**TEXT:**

When you trade you have a rational justification for taking an action based on analysis and afterwards you can examine in detail whether your judgement was good or not. My words are few and a little clumsy, but you get my point? If you cannot explain why you are about to enter a position, then don’t. I give myself this advice all the time, but it’s difficult to accept.


2 - What market?

I focus on one index: the ftse and I only trade between the hours of 8am and 4:30pm. These are self-imposed constraints in the belief that you must do one thing really well before moving on to others such as forex. Whatever you learn about the ftse is applicable to most, if not all, other markets. Another benefit is that ftse becomes like an old friend, you can say: “Oh, you are doing that today are you? You did exactly the same yesterday, how splendid!” Or, “You rat, you looked like you were doing this, now you’re doing that, well I saw you – you don’t fool me”.


3 - Is the market random?

**INFORMATION SHOWN:**
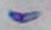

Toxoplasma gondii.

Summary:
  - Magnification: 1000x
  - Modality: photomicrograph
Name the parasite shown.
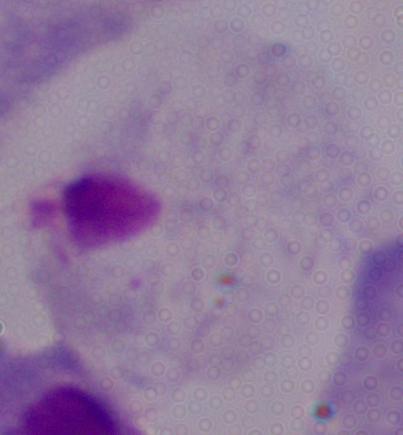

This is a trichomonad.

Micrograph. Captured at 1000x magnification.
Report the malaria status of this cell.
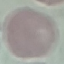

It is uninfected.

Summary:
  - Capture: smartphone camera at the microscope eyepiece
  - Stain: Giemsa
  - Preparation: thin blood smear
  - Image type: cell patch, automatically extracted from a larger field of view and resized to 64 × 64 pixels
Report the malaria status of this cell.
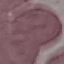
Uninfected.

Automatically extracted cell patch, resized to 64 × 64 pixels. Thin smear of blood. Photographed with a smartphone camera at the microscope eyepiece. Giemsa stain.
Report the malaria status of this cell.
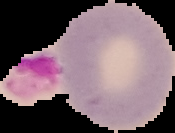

...

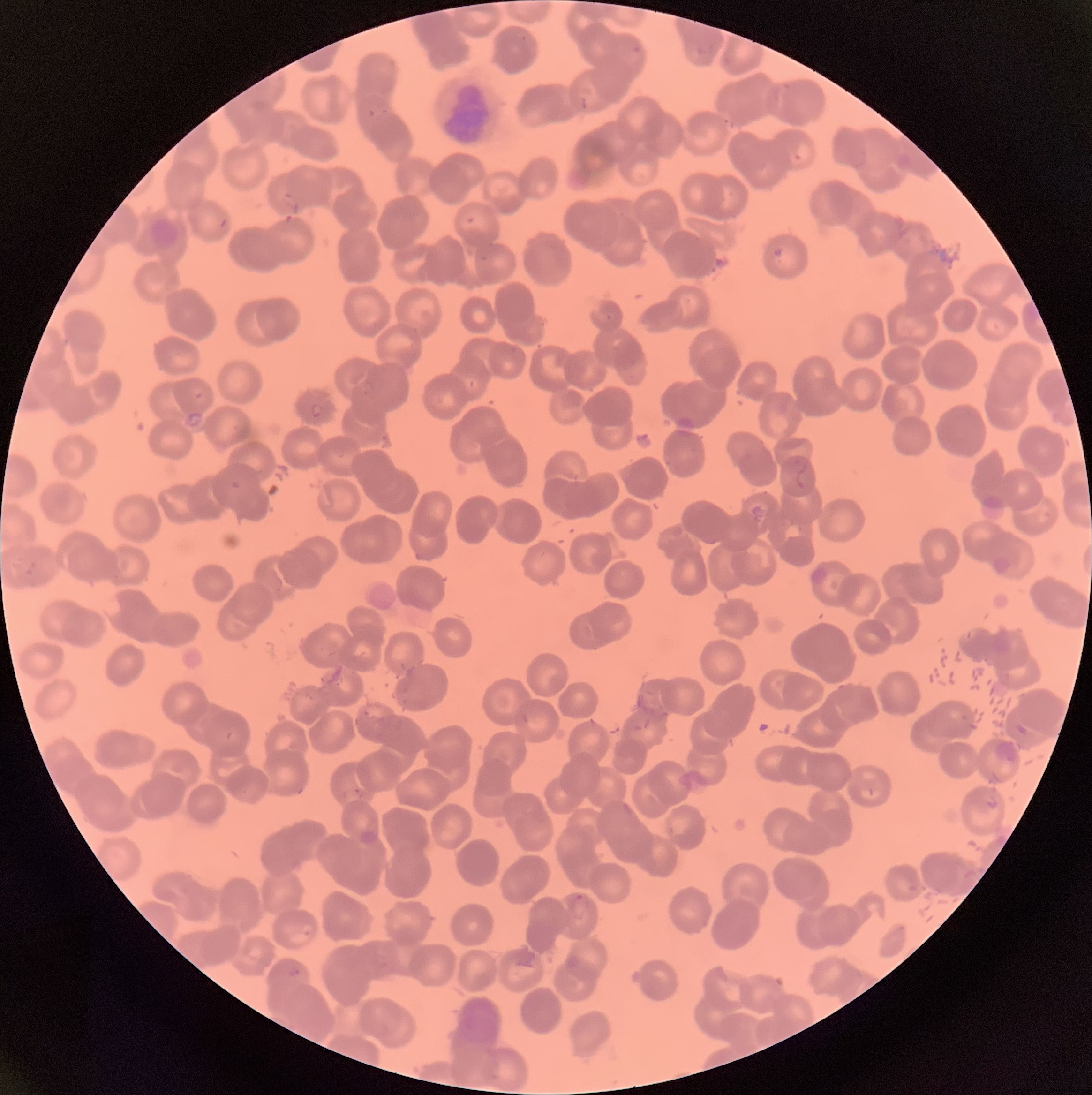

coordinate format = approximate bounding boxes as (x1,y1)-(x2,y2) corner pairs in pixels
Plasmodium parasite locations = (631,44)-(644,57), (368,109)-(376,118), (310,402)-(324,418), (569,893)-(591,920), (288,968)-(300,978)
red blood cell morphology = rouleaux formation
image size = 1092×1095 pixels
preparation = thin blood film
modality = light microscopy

**WHAT TO WORK ON:**
(1) Decide whether each statement agrees with the trading text. Answer yes or no for each, and quote the words of the text that decide it.
(a) The writer trades only between 8am and 4:30pm.
(b) The writer trades several indices, forex among them.
(c) The writer finds the advice about not entering an unexplained position easy to accept.
(2) Transcribe the rows of Block 2. Begin at the line containing "coordinate format = approximate" and stop after the line containing "modality = light microscopy".
The trading text and the rows are unrelated material.

**TASK-BY-TASK SOLUTIONS:**
(1)
(a) Yes: "I only trade between the hours of 8am and 4:30pm."
(b) No: "I focus on one index: the ftse"
(c) No: "I give myself this advice all the time, but it’s difficult to accept."

(2)
coordinate format = approximate bounding boxes as (x1,y1)-(x2,y2) corner pairs in pixels
Plasmodium parasite locations = (631,44)-(644,57), (368,109)-(376,118), (310,402)-(324,418), (569,893)-(591,920), (288,968)-(300,978)
red blood cell morphology = rouleaux formation
image size = 1092×1095 pixels
preparation = thin blood film
modality = light microscopy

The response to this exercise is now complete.